◆ Entries supplied
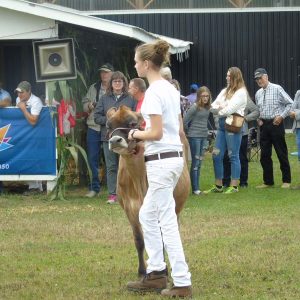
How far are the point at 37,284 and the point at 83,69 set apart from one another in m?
8.36

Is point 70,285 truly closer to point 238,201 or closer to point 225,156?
point 238,201

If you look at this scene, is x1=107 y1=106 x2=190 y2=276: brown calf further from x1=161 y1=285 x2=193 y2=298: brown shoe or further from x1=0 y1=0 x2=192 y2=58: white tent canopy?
x1=0 y1=0 x2=192 y2=58: white tent canopy

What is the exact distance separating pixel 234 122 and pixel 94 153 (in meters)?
2.34

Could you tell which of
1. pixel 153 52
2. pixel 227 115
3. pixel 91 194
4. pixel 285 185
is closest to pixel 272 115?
pixel 227 115

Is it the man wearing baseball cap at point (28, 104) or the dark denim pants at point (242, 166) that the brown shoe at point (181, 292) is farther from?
the dark denim pants at point (242, 166)

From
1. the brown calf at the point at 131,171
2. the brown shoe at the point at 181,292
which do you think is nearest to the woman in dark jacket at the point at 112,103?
the brown calf at the point at 131,171

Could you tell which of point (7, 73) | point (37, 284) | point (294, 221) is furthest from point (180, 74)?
point (37, 284)

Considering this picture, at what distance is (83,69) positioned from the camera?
1612cm

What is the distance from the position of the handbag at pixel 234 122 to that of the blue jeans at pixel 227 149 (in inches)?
5.1

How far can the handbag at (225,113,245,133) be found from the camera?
14719 mm

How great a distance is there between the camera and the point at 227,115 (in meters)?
14.7

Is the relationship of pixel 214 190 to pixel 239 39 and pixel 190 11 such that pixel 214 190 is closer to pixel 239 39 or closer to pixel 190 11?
pixel 239 39

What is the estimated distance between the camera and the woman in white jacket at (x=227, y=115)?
14.7 metres

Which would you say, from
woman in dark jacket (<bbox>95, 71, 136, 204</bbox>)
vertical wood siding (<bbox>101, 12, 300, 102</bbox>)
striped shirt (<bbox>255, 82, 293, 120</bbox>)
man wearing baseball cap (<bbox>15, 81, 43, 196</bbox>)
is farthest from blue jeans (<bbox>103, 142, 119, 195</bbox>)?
vertical wood siding (<bbox>101, 12, 300, 102</bbox>)
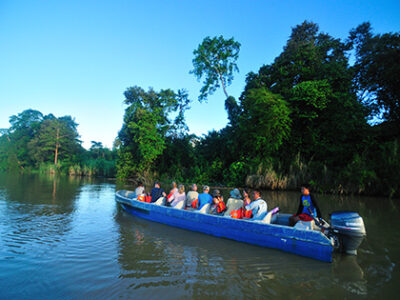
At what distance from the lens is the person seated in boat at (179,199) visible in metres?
7.82

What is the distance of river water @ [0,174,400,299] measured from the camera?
11.9 feet

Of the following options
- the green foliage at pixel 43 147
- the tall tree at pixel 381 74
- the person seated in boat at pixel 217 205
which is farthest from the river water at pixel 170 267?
the green foliage at pixel 43 147

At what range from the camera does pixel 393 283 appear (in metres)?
3.94

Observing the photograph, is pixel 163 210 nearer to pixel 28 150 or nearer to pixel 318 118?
pixel 318 118

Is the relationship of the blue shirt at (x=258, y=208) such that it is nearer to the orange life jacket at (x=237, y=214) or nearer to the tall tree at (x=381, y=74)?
the orange life jacket at (x=237, y=214)

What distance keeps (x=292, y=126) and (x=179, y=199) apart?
13.1 m

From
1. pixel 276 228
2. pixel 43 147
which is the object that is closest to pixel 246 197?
pixel 276 228

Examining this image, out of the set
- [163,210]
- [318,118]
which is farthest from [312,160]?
[163,210]

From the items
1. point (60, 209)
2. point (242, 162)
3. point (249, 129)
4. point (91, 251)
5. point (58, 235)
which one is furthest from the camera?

◆ Aim of the exercise
Please copy out every row above word for word, leaving the pictures out of your copy.

◆ The solution
How far are the point at 37,284 and the point at 83,69 set apart from one another in m?
8.36

Is point 70,285 truly closer to point 238,201 or closer to point 225,156?
point 238,201

If you look at this scene, is x1=107 y1=106 x2=190 y2=276: brown calf further from x1=161 y1=285 x2=193 y2=298: brown shoe or further from x1=0 y1=0 x2=192 y2=58: white tent canopy?
x1=0 y1=0 x2=192 y2=58: white tent canopy

What is the exact distance separating pixel 234 122 and pixel 94 153 (in meters)?
2.34

Could you tell which of
1. pixel 153 52
2. pixel 227 115
3. pixel 91 194
4. pixel 285 185
is closest to pixel 272 115?
pixel 227 115

Is it the man wearing baseball cap at point (28, 104) or the dark denim pants at point (242, 166) that the brown shoe at point (181, 292) is farther from?
the dark denim pants at point (242, 166)

From
1. the brown calf at the point at 131,171
2. the brown shoe at the point at 181,292
which do you think is nearest to the woman in dark jacket at the point at 112,103?
the brown calf at the point at 131,171

Could you tell which of point (7, 73) | point (37, 284) | point (294, 221) is furthest from point (180, 74)?
point (37, 284)

Considering this picture, at what distance is (83,69) positioned from the camera?
1612cm

What is the distance from the position of the handbag at pixel 234 122 to that of the blue jeans at pixel 227 149 (in inches)?
5.1

How far can the handbag at (225,113,245,133) be found from the camera?
14719 mm

How great a distance is there between the camera and the point at 227,115 (in meters)?
14.7

Is the relationship of pixel 214 190 to pixel 239 39 and pixel 190 11 such that pixel 214 190 is closer to pixel 239 39 or closer to pixel 190 11?
pixel 239 39

What is the estimated distance between the camera and the woman in white jacket at (x=227, y=115)?
14.7 metres

Which would you say, from
woman in dark jacket (<bbox>95, 71, 136, 204</bbox>)
vertical wood siding (<bbox>101, 12, 300, 102</bbox>)
striped shirt (<bbox>255, 82, 293, 120</bbox>)
man wearing baseball cap (<bbox>15, 81, 43, 196</bbox>)
is farthest from blue jeans (<bbox>103, 142, 119, 195</bbox>)?
vertical wood siding (<bbox>101, 12, 300, 102</bbox>)
At what distance from the lens is the person seated in boat at (179,199) visible in metres?
7.82

What is the distance of river water @ [0,174,400,299] measured from the camera?
11.9 feet

Of the following options
- the green foliage at pixel 43 147
- the tall tree at pixel 381 74
- the person seated in boat at pixel 217 205
which is farthest from the river water at pixel 170 267?
the green foliage at pixel 43 147

At what range from the camera does pixel 393 283 appear (in metres)?
3.94

Observing the photograph, is pixel 163 210 nearer to pixel 28 150 or nearer to pixel 318 118?
pixel 318 118

Is the relationship of the blue shirt at (x=258, y=208) such that it is nearer to the orange life jacket at (x=237, y=214) or nearer to the tall tree at (x=381, y=74)?
the orange life jacket at (x=237, y=214)

What distance keeps (x=292, y=126) and (x=179, y=199) apart?
13.1 m

From
1. pixel 276 228
2. pixel 43 147
which is the object that is closest to pixel 246 197?
pixel 276 228

Examining this image, out of the set
- [163,210]
- [318,118]
which is farthest from [312,160]?
[163,210]

From the items
1. point (60, 209)
2. point (242, 162)
3. point (249, 129)
4. point (91, 251)
5. point (58, 235)
which one is furthest from the camera?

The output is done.